Но такая позиция не соответствовала идеологии «освободительного движения». Низвержение самодержавия стояло для него на первом плане; свою внутреннюю тактику оно переносило в Европу. Оно старалось и здесь поддерживать убеждение, что единственный враг России есть ее правительство; всякое слово в пользу его казалось преступлением перед родной страной. Освободительное движение не прошло школы, которую теперь прошла эмиграция, и могло верить в искренность заступничества со стороны наших «друзей». Оно не оскорблялось несправедливыми нападками на русскую власть, не понимало, что под ними скрывается презрение к стране, которая эту власть переносит. Оно их объясняло горячим сочувствием нам.

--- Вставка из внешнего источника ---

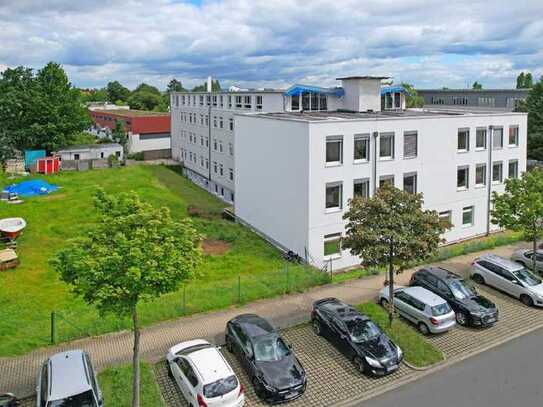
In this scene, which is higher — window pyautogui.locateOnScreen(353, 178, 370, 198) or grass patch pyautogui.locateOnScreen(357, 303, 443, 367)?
window pyautogui.locateOnScreen(353, 178, 370, 198)

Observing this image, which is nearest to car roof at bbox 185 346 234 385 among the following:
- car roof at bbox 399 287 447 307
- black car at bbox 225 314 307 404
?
black car at bbox 225 314 307 404

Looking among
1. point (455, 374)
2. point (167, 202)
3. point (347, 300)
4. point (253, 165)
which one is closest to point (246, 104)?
point (167, 202)

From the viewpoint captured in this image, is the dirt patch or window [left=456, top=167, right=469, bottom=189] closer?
the dirt patch

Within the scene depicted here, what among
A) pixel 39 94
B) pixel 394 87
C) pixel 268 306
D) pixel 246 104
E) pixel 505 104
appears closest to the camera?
pixel 268 306

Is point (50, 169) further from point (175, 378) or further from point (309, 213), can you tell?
point (175, 378)

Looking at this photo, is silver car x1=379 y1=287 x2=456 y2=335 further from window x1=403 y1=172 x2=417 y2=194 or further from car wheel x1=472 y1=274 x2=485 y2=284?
window x1=403 y1=172 x2=417 y2=194

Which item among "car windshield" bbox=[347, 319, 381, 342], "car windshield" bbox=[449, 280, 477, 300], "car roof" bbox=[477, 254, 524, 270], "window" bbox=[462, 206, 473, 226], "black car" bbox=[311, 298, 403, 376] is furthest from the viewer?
"window" bbox=[462, 206, 473, 226]

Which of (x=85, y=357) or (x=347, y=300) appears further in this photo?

Освободительное движение осталось на позиции безусловного противоположения власти и общества, на утверждении, что страна за свою власть, как за врага, так же не ответственна, как сейчас русские беженцы не ответственны за большевиков. Этому издавна учили революционные эмиграции. Но теперь к общему хору нападок на русскую власть молчаливо присоединилось либеральное «Освобождение». Напрасно мы стали бы искать в нем возражений иностранцам, опиравшимся на нашу революционную прессу. Этим оно солидаризировалось с ней. Стоит посмотреть, как «Освобождение» без возражений перепечатывало вздор, который в европейской прессе писался по поводу 9 января [1905 года], чтобы видеть, что в либеральном понимании несправедливые удары по русскому правительству не задевали России, а только выражали сочувствие ей. Это один пример из многих других. Русский либерализм ради главного фронта жертвовал всем.

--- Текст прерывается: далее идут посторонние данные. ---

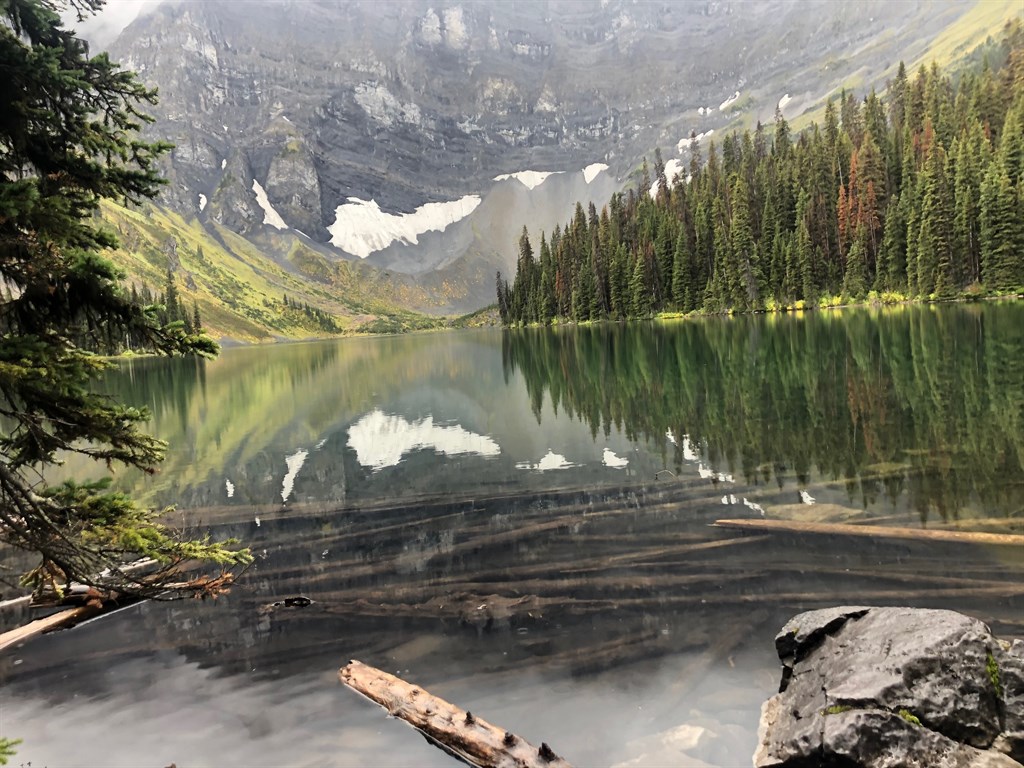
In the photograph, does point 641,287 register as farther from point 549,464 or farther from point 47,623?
point 47,623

Результатом было фантастическое непонимание Европой того, что происходило в России. Либеральные политики Франции чуждое им самодержавие презирали, веря всему, что против него говорится. Но отказываться от него, как от союзника, они не желали. Они совмещали официальную дружбу со скрытым неуважением, как теперь обнаруживает французская мемуарная литература. Это отношение подобно тому, которое создалось сейчас с большевиками. В таком отношении иностранцев к старой России русский либерализм несет свою долю вины, а результаты этого мы на себе испытали.
Чем, как не непониманием, можно объяснить радость союзников, когда они узнали про крушение монархии в феврале 1917 года? Как ни осуждать старый режим, его падение во время войны было гибельно для ее успеха. Но Европа и Франция были о нем гораздо худшего мнения, чем были мы сами, и легкомысленно радовались, что «царизма» более нет. Большевистская власть и ее зверства нашли позднее если не прямую защиту, то попустительство именно в левых «свободолюбивых» рядах; этот лагерь был убежден, что советская власть не может быть хуже царизма. Те из нас, которые против этого возражали, каково бы ни было их прошлое, заносились в ряды малодушных, которые революции испугались и либеральному знамени изменили. Передовой лагерь Европы был в этом так убежден, что, когда в Политическом совещании во время Версальской конференции мы выступили одним фронтом с представителями старого режима, это вызвало смущение и подозрение[432]. Либеральная Европа ради России боялась призрака возвращения к старому.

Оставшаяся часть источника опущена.